The definitions depend on the object type.

Step 2: Translate the statement into formal language

Rewrite informal language using symbols when possible:

  • Quantifiers

  • Set notation

  • Divisibility notation

  • Graph terminology

This usually exposes the proof strategy.

Step 3: Choose the right tool

Typical matches:

  • Implication: direct proof or contrapositive

  • Nonexistence: contradiction

  • Integer-indexed claim: induction

  • Finite arrangements: sum/product rule, permutations, combinations

  • Congruence problem: modular arithmetic

  • Structure with vertices and edges: graph methods

Step 4: Write from definitions

Most proofs become manageable once the key definition is expanded.

Examples:

  • Even means $n=2k$

  • Divisible means $b=ak$

  • Injective means $f(x)=f(y) \Rightarrow x=y$

  • Tree means connected and acyclic

Step 5: Check edge cases

Small values, empty sets, parity changes, and boundary cases often break careless arguments.

Step 6: Validate the conclusion type

Make sure the proof ends with the right type of claim:

  • Equality proved algebraically

  • Existence proved by construction

  • Uniqueness proved by comparison

  • Counting answer justified by combinatorial model


11. Formula sheet

Logic

$$ p \to q \equiv \neg p \lor q $$
$$ \neg (p \land q) \equiv \neg p \lor \neg q $$
$$ \neg (p \lor q) \equiv \neg p \land \neg q $$

Sets

$$ |A \cup B| = |A| + |B| - |A \cap B| $$
$$ |\mathcal{P}(A)| = 2^{|A|} $$
$$ |A \times B| = |A||B| $$

Counting

$$ n! $$
$$ P(n,r) = \frac{n!}{(n-r)!} $$
$$ \binom{n}{r} = \frac{n!}{r!(n-r)!} $$
$$ (x+y)^n = \sum_{r=0}^{n} \binom{n}{r} x^{n-r} y^r $$
$$ \binom{n+r-1}{r} $$

Probability

$$ P(E) = \frac{|E|}{|S|} $$
$$ P(A \cup B) = P(A) + P(B) - P(A \cap B) $$
$$ P(A \mid B) = \frac{P(A \cap B)}{P(B)} $$
$$ \mathbb{E}[X] = \sum_x x\, P(X=x) $$
$$ \mathrm{Var}(X) = \mathbb{E}[X^2] - (\mathbb{E}[X])^2 $$

Number theory

$$ a \equiv b \pmod n \iff n \mid (a-b) $$
$$ \gcd(a,b) = \gcd(b, a \bmod b) $$

Graphs

$$ \sum_{v \in V} \deg(v) = 2|E| $$

For a tree with $n$ vertices:

$$ |E| = n-1 $$

Growth

$$ 1,\ \log n,\ n,\ n \log n,\ n^2,\ n^3,\ 2^n,\ n! $$

Common mistakes to avoid

  • Confusing the converse of a statement with its contrapositive.

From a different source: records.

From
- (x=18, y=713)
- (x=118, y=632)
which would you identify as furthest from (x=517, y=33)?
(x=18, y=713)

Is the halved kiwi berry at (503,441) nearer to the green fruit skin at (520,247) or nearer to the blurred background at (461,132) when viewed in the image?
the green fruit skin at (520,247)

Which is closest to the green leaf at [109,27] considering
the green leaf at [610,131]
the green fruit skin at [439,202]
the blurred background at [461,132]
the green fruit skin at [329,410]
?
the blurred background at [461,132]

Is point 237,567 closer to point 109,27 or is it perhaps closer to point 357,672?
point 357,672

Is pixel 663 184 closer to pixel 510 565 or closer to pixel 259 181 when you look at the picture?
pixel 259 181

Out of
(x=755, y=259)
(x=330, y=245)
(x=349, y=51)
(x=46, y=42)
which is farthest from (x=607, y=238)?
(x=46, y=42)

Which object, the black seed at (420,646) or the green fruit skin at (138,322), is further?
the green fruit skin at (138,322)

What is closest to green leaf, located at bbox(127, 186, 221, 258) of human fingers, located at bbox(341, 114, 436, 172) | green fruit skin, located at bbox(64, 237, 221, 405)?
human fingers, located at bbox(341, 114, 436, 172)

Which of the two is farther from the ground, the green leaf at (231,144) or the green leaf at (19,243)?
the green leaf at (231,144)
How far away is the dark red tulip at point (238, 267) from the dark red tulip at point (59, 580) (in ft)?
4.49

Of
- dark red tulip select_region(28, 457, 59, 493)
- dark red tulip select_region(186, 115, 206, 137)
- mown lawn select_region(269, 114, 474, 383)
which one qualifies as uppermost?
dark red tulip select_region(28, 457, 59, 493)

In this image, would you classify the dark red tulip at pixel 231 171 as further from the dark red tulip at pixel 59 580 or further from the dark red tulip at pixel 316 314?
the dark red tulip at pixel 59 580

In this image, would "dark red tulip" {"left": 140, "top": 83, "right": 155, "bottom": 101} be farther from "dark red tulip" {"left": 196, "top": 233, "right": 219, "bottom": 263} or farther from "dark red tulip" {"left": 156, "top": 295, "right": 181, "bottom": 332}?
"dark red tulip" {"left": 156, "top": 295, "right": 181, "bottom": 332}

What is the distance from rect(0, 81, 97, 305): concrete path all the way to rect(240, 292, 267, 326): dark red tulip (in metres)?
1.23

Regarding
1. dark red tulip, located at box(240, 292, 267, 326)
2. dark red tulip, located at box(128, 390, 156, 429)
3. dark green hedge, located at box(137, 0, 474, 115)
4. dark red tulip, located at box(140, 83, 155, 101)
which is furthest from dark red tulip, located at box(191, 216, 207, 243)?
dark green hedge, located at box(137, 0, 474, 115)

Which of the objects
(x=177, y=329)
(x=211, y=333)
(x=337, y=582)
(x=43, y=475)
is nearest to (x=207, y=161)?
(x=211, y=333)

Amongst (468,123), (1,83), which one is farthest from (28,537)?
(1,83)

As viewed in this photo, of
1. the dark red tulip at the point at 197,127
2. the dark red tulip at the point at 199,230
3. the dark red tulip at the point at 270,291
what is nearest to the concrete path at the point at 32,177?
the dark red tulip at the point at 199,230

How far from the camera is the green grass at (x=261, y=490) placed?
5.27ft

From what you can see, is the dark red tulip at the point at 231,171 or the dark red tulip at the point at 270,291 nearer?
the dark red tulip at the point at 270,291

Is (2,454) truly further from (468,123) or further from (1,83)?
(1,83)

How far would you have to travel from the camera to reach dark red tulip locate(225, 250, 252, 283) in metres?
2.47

  • Negating quantified statements incorrectly.

  • Treating examples as proof.

  • Using permutations when order does not matter.

  • Using combinations when order does matter.

  • Cancelling terms in modular arithmetic without checking inverses exist.

  • Assuming disjoint events are independent.

  • Forgetting that a relation and a function are different objects.

  • Claiming a graph is a tree without checking both connectedness and acyclicity.

  • Using asymptotic notation as if it were an exact equality.